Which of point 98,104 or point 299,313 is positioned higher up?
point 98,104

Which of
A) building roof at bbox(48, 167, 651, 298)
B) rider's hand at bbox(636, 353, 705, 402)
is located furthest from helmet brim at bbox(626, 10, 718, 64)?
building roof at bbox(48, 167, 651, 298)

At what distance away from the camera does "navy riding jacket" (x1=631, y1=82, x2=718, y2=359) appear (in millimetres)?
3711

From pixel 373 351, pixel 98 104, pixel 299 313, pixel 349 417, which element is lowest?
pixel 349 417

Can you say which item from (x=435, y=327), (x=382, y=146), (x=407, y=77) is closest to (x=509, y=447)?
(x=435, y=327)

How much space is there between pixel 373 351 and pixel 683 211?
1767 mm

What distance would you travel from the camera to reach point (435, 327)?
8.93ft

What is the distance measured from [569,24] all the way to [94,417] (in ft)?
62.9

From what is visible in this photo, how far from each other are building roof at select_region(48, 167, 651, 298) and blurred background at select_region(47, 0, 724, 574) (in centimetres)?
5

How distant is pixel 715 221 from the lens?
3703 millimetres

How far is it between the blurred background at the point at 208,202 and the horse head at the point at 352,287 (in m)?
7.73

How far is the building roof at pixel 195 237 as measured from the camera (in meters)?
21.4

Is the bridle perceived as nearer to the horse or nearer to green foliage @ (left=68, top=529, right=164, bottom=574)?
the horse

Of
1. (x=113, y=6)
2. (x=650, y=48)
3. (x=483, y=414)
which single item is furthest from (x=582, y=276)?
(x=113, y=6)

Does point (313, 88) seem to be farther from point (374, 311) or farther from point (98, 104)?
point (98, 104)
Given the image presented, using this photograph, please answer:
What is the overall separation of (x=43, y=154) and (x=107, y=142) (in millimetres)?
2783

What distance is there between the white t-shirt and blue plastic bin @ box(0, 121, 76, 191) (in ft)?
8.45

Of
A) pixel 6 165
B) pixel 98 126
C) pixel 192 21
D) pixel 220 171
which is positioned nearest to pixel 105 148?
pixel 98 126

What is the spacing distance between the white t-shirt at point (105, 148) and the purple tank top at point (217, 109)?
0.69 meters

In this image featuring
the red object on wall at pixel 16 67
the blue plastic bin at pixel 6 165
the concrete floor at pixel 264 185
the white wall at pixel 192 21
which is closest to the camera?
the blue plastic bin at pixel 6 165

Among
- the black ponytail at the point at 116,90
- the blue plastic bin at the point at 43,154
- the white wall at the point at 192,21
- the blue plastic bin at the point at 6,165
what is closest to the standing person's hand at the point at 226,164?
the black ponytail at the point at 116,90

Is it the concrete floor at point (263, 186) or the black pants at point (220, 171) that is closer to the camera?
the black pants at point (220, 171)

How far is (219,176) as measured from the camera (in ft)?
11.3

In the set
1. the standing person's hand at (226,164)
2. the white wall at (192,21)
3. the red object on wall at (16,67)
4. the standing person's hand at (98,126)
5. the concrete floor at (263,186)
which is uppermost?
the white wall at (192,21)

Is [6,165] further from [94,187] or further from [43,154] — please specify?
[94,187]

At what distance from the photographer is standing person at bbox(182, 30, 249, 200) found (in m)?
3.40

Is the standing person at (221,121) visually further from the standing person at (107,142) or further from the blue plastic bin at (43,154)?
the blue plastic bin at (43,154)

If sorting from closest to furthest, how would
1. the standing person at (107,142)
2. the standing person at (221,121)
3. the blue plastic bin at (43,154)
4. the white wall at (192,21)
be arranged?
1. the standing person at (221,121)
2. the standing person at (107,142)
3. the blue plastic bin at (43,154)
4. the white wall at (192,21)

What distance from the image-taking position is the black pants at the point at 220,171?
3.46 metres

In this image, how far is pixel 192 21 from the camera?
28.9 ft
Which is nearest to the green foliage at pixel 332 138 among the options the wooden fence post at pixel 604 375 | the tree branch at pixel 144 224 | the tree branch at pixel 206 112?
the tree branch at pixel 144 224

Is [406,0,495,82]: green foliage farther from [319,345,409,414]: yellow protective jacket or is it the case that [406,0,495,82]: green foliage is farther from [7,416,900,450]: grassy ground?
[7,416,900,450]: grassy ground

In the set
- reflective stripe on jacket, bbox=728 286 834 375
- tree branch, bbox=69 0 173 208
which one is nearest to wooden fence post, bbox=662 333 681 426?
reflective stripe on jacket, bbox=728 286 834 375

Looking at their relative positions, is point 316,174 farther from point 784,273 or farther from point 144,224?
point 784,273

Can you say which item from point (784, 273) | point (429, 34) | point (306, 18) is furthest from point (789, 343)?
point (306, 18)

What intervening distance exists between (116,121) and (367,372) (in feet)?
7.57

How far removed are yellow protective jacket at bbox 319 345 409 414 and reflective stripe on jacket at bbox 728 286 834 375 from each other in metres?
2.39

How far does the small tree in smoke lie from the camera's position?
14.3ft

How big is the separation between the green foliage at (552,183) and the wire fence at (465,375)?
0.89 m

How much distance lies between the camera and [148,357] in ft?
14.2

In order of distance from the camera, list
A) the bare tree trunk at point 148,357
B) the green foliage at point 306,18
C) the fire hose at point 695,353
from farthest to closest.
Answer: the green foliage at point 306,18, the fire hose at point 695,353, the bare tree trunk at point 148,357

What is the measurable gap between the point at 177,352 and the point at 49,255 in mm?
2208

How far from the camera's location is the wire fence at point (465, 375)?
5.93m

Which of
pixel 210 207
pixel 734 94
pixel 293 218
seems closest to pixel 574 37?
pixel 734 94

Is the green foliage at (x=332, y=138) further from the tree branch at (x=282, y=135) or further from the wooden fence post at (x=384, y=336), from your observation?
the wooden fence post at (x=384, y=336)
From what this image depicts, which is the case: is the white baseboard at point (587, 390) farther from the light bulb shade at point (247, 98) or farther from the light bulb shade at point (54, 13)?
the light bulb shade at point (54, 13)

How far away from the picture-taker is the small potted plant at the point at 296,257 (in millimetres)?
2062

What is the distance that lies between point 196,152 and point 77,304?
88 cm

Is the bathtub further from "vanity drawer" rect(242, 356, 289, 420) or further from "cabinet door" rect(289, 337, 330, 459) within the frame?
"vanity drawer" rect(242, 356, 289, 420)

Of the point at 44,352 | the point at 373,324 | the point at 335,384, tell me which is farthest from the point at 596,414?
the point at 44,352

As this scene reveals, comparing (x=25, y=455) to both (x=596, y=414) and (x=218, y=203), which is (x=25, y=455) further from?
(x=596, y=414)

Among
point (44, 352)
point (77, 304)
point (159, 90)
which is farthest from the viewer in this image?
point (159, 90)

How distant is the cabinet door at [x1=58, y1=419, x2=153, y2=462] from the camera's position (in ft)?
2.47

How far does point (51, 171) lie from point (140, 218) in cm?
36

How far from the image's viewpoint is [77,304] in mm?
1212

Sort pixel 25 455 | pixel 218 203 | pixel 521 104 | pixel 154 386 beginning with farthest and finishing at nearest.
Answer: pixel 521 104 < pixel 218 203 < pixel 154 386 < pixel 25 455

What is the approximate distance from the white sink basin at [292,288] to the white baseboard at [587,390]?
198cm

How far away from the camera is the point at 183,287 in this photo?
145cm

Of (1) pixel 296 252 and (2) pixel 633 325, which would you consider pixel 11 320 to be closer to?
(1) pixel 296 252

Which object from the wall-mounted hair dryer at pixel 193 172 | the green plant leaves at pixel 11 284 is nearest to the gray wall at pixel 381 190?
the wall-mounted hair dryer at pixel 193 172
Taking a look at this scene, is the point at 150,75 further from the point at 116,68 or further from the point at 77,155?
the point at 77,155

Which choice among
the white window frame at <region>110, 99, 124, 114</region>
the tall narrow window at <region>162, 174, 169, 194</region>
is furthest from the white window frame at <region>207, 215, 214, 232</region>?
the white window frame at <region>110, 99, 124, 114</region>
________________________________________
Rewrite all the records above, changing every "navy riding jacket" to "dark blue riding jacket" and leaving everything else untouched.

» RESPONSE BELOW
Which of point 98,104 or point 299,313 is positioned higher up?
point 98,104

Which of
A) building roof at bbox(48, 167, 651, 298)
B) rider's hand at bbox(636, 353, 705, 402)
is located furthest from helmet brim at bbox(626, 10, 718, 64)?
building roof at bbox(48, 167, 651, 298)

At what distance away from the camera does "dark blue riding jacket" (x1=631, y1=82, x2=718, y2=359) appear (in millimetres)?
3711

From pixel 373 351, pixel 98 104, pixel 299 313, pixel 349 417, which element is lowest?
pixel 349 417

Can you say which item from (x=435, y=327), (x=382, y=146), (x=407, y=77) is closest to (x=509, y=447)?
(x=435, y=327)

How much space is there between pixel 373 351 and pixel 683 211?
1767 mm

What distance would you travel from the camera to reach point (435, 327)?
8.93ft

What is the distance measured from [569,24] all the way to [94,417] (in ft)?
62.9

From what is visible in this photo, how far from each other are building roof at select_region(48, 167, 651, 298) and blurred background at select_region(47, 0, 724, 574) (in centimetres)?
5

How distant is pixel 715 221 from the lens?
3703 millimetres

How far is it between the blurred background at the point at 208,202 and the horse head at the point at 352,287 (in m)?
7.73

How far is the building roof at pixel 195 237 as measured from the camera (in meters)?
21.4

Is the bridle perceived as nearer to the horse or nearer to green foliage @ (left=68, top=529, right=164, bottom=574)?
the horse

Of
1. (x=113, y=6)
2. (x=650, y=48)
3. (x=483, y=414)
which single item is furthest from (x=582, y=276)?
(x=113, y=6)

Does point (313, 88) seem to be farther from point (374, 311) or farther from point (98, 104)?
point (98, 104)
Given the image presented, using this photograph, please answer:
What is the overall separation of (x=43, y=154) and (x=107, y=142) (in millimetres)?
2783

What distance is there between the white t-shirt and blue plastic bin @ box(0, 121, 76, 191) (in ft)?
8.45

Of
A) pixel 6 165
B) pixel 98 126
C) pixel 192 21
D) pixel 220 171
which is positioned nearest to pixel 105 148?
pixel 98 126

What is the spacing distance between the white t-shirt at point (105, 148) and the purple tank top at point (217, 109)?
0.69 meters

In this image featuring
the red object on wall at pixel 16 67
the blue plastic bin at pixel 6 165
the concrete floor at pixel 264 185
the white wall at pixel 192 21
which is closest to the camera?
the blue plastic bin at pixel 6 165

Among
- the black ponytail at the point at 116,90
- the blue plastic bin at the point at 43,154
- the white wall at the point at 192,21
- the blue plastic bin at the point at 6,165
what is closest to the standing person's hand at the point at 226,164?
the black ponytail at the point at 116,90

Is it the concrete floor at point (263, 186) or the black pants at point (220, 171) that is closer to the camera?
the black pants at point (220, 171)

How far is (219,176) as measured from the camera (in ft)?
11.3

In the set
1. the standing person's hand at (226,164)
2. the white wall at (192,21)
3. the red object on wall at (16,67)
4. the standing person's hand at (98,126)
5. the concrete floor at (263,186)
which is uppermost?
the white wall at (192,21)

Is [6,165] further from [94,187] or further from [43,154] — please specify?
[94,187]

At what distance from the photographer is standing person at bbox(182, 30, 249, 200) found (in m)?
3.40

Is the standing person at (221,121) visually further from the standing person at (107,142) or further from the blue plastic bin at (43,154)?
the blue plastic bin at (43,154)

If sorting from closest to furthest, how would
1. the standing person at (107,142)
2. the standing person at (221,121)
3. the blue plastic bin at (43,154)
4. the white wall at (192,21)
be arranged?
1. the standing person at (221,121)
2. the standing person at (107,142)
3. the blue plastic bin at (43,154)
4. the white wall at (192,21)

What distance from the image-taking position is the black pants at the point at 220,171?
3.46 metres

In this image, how far is pixel 192 21 from the camera?
28.9 ft
Which is nearest to the green foliage at pixel 332 138 among the options the wooden fence post at pixel 604 375 | the tree branch at pixel 144 224 | the tree branch at pixel 206 112?
the tree branch at pixel 144 224

Is [406,0,495,82]: green foliage farther from [319,345,409,414]: yellow protective jacket or is it the case that [406,0,495,82]: green foliage is farther from [7,416,900,450]: grassy ground?
[7,416,900,450]: grassy ground

In the set
- reflective stripe on jacket, bbox=728 286 834 375
- tree branch, bbox=69 0 173 208
which one is nearest to wooden fence post, bbox=662 333 681 426?
reflective stripe on jacket, bbox=728 286 834 375

Looking at their relative positions, is point 316,174 farther from point 784,273 or farther from point 144,224?
point 784,273

Can you say which item from point (784, 273) | point (429, 34) | point (306, 18) is furthest from point (789, 343)?
point (306, 18)

What intervening distance exists between (116,121) and (367,372) (in feet)?
7.57

How far removed are yellow protective jacket at bbox 319 345 409 414 and reflective stripe on jacket at bbox 728 286 834 375 from each other in metres?
2.39

How far does the small tree in smoke lie from the camera's position?
14.3ft

How big is the separation between the green foliage at (552,183) and the wire fence at (465,375)?
0.89 m

How much distance lies between the camera and [148,357] in ft?
14.2

In order of distance from the camera, list
A) the bare tree trunk at point 148,357
B) the green foliage at point 306,18
C) the fire hose at point 695,353
from farthest to closest.
Answer: the green foliage at point 306,18, the fire hose at point 695,353, the bare tree trunk at point 148,357

What is the measurable gap between the point at 177,352 and the point at 49,255 in mm?
2208

How far from the camera's location is the wire fence at point (465, 375)?
5.93m

Which of
pixel 210 207
pixel 734 94
pixel 293 218
seems closest to pixel 574 37?
pixel 734 94

Is the green foliage at (x=332, y=138) further from the tree branch at (x=282, y=135) or further from the wooden fence post at (x=384, y=336), from your observation?
the wooden fence post at (x=384, y=336)
From what this image depicts, which is the case: is the white baseboard at point (587, 390) farther from the light bulb shade at point (247, 98) or farther from the light bulb shade at point (54, 13)?
the light bulb shade at point (54, 13)

How far away from the picture-taker is the small potted plant at the point at 296,257 (in millimetres)?
2062

What is the distance that lies between point 196,152 and point 77,304?
88 cm

Is the bathtub further from "vanity drawer" rect(242, 356, 289, 420) or further from "cabinet door" rect(289, 337, 330, 459) within the frame?
"vanity drawer" rect(242, 356, 289, 420)

Of the point at 44,352 | the point at 373,324 | the point at 335,384, tell me which is farthest from the point at 596,414?
the point at 44,352

As this scene reveals, comparing (x=25, y=455) to both (x=596, y=414) and (x=218, y=203), which is (x=25, y=455) further from?
(x=596, y=414)

Among
point (44, 352)
point (77, 304)
point (159, 90)
which is farthest from the viewer in this image?
point (159, 90)

How distant is the cabinet door at [x1=58, y1=419, x2=153, y2=462] from the camera's position (in ft)?
2.47

How far does point (51, 171) lie from point (140, 218) in cm?
36

How far from the image's viewpoint is [77,304] in mm?
1212

Sort pixel 25 455 | pixel 218 203 | pixel 521 104 | pixel 154 386 beginning with farthest and finishing at nearest.
Answer: pixel 521 104 < pixel 218 203 < pixel 154 386 < pixel 25 455

What is the approximate distance from the white sink basin at [292,288] to the white baseboard at [587,390]?
198cm

How far away from the camera is the point at 183,287 in this photo?
145cm

Of (1) pixel 296 252 and (2) pixel 633 325, which would you consider pixel 11 320 to be closer to?
(1) pixel 296 252

Which object from the wall-mounted hair dryer at pixel 193 172 | the green plant leaves at pixel 11 284 is nearest to the gray wall at pixel 381 190?
the wall-mounted hair dryer at pixel 193 172
Taking a look at this scene, is the point at 150,75 further from the point at 116,68 or further from the point at 77,155?
the point at 77,155

Which choice among
the white window frame at <region>110, 99, 124, 114</region>
the tall narrow window at <region>162, 174, 169, 194</region>
is furthest from the white window frame at <region>207, 215, 214, 232</region>?
the white window frame at <region>110, 99, 124, 114</region>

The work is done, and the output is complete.